June 16, 2015
Sugaronline | http://goo.gl/CJmTZ7
Finance Minister AMA Muhith has made another change to his proposed budget for the next fiscal beginning next month, according to Bangladesh's News24.
According to the amendment, no tax will be charged on imported dry chilli, oil seed, refined and unrefined edible oil, rice, wheat, and refined and unrefined sugar.
The minister said he made the correction and so there was no need in Parliament to discuss the issue.
"In my budget speech I have proposed widening the tax net and rationalisation of the tax rate.

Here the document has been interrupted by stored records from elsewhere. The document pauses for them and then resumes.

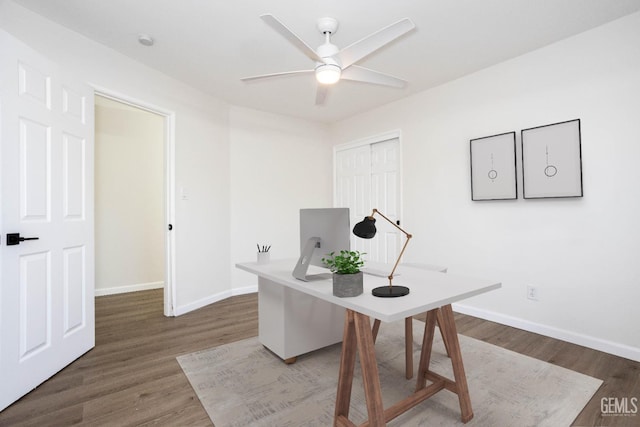 home office featuring wood-type flooring and ceiling fan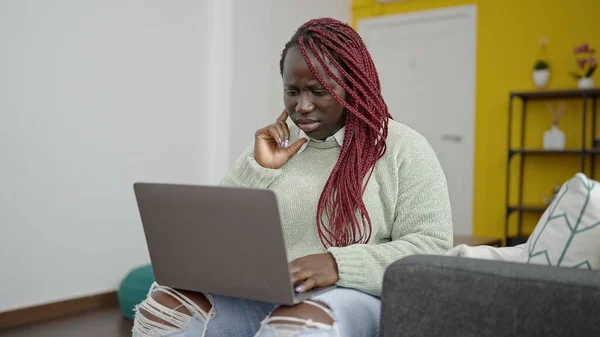 Afrikanerin Mit Geflochtenen Haaren Benutzt Laptop Mit Besorgtem Gesichtsausdruck Hause — Stockfoto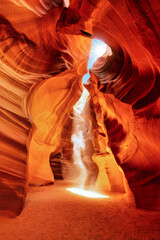 ancient ghost into a shaft of light of the canyon Antelope near Page Arizona. Navajo religion and beauty of nature concept. © emotionpicture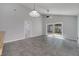 Open-plan living room with gray tile flooring and sliding glass doors at 1240 Pin Oak Dr, Apopka, FL 32703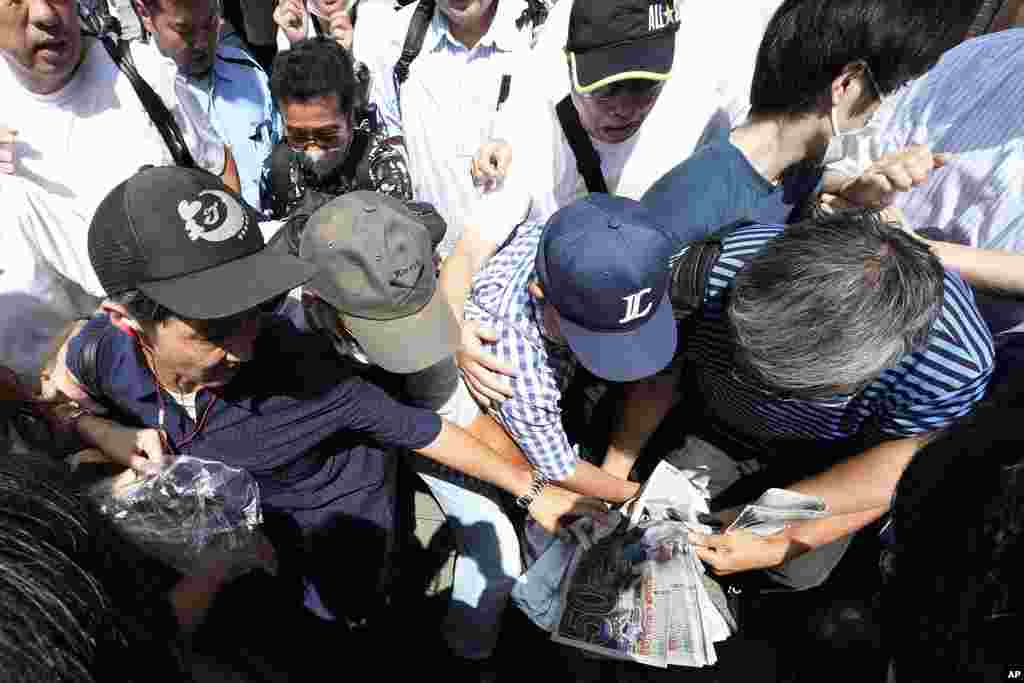 Pedestrians try to obtain an extra edition of the Sports Hochi newspaper reporting on the Los Angeles Dodgers' Shohei Ohtani becoming the first player in major league history with 50 home runs and 50 stolen bases in a season, in Tokyo. 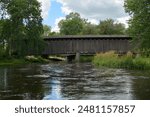 An old wooden covered bridge and river in the summer in Cedarburg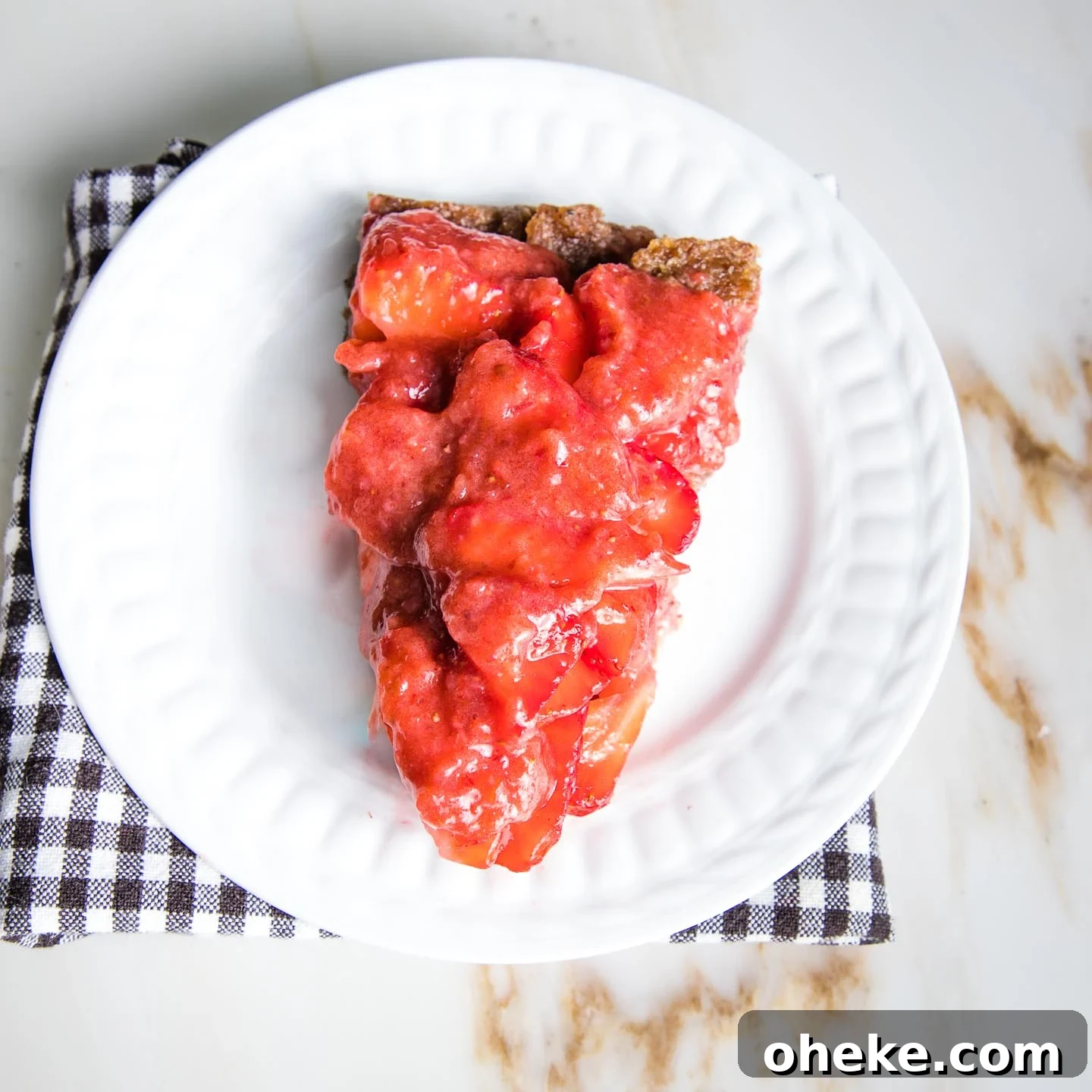 a slice of no bake strawberry pie on a white plate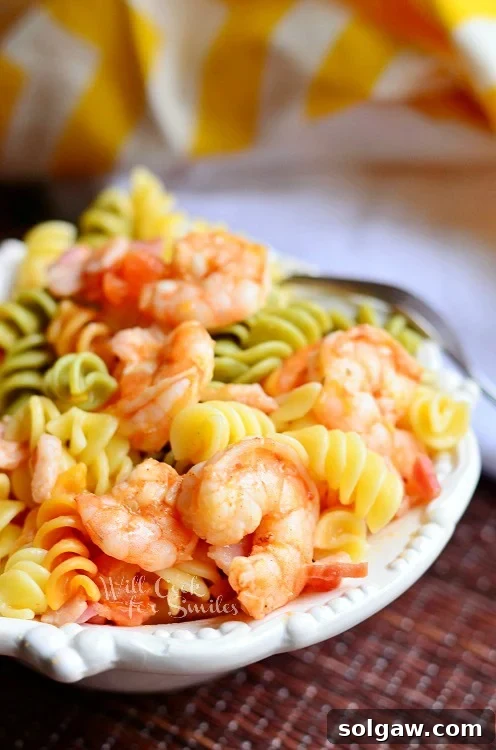 Another mouth-watering angle of the Chipotle Shrimp Bacon & Tomato Pasta Bowl, ready to be enjoyed.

The detailed directives based on that have a mistake," he told MPs on Monday.
The finance minister presented a nearly BDT3 trillion (US$38.7 billion) national budget for 2015/16 on June 4.
On Monday, Muhith told Parliament, "I have said in the budget proposals that tax at source for dry chilli, oil seed, refined and unrefined edible oil, rice, wheat, and refined and unrefined sugar will be reduced from 3% to 2%."
"The word ‘at source' triggered a serious problem. This is making the market unstable."
He said he was bringing the amendment so that the market remained stable.
"I declare that no tax -- that is, no two% tax at source -- will be imposed on the import of these products."
Earlier, Muhith also amended a ‘mistaken' budget proposal seeking a tax hike on sugar imports.